● **PROMPT**
Please copy every one of the records below word for word, with each line unchanged and in the same order.

● **RECORDED DATA**
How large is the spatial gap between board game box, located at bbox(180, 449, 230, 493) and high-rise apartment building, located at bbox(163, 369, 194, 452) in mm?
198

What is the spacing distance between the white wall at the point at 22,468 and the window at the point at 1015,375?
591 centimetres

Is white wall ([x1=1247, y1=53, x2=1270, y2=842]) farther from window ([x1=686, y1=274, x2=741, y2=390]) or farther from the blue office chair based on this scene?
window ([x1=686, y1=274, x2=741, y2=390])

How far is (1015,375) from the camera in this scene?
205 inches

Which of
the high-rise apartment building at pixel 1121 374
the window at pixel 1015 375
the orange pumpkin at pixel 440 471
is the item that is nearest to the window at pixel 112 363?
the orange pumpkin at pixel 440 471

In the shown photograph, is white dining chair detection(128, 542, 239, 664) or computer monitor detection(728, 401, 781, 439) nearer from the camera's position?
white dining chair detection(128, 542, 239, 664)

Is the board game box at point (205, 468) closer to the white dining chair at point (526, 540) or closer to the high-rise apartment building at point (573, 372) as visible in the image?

● **EXERCISE SOLUTION**
How large is the spatial gap between board game box, located at bbox(180, 449, 230, 493) and high-rise apartment building, located at bbox(163, 369, 194, 452) in mm?
198

What is the spacing distance between the white wall at the point at 22,468 and the window at the point at 1015,375?
591 centimetres

Is white wall ([x1=1247, y1=53, x2=1270, y2=842]) farther from window ([x1=686, y1=274, x2=741, y2=390]) or farther from the blue office chair based on this scene?
window ([x1=686, y1=274, x2=741, y2=390])

How far is (1015,375) from the camera in this scene?
205 inches

Which of
the high-rise apartment building at pixel 1121 374
the window at pixel 1015 375
the orange pumpkin at pixel 440 471
is the item that is nearest to the window at pixel 112 363?
the orange pumpkin at pixel 440 471

In the shown photograph, is white dining chair detection(128, 542, 239, 664) or computer monitor detection(728, 401, 781, 439) nearer from the camera's position?
white dining chair detection(128, 542, 239, 664)

Is the board game box at point (205, 468) closer to the white dining chair at point (526, 540) or closer to the high-rise apartment building at point (573, 372) as visible in the image?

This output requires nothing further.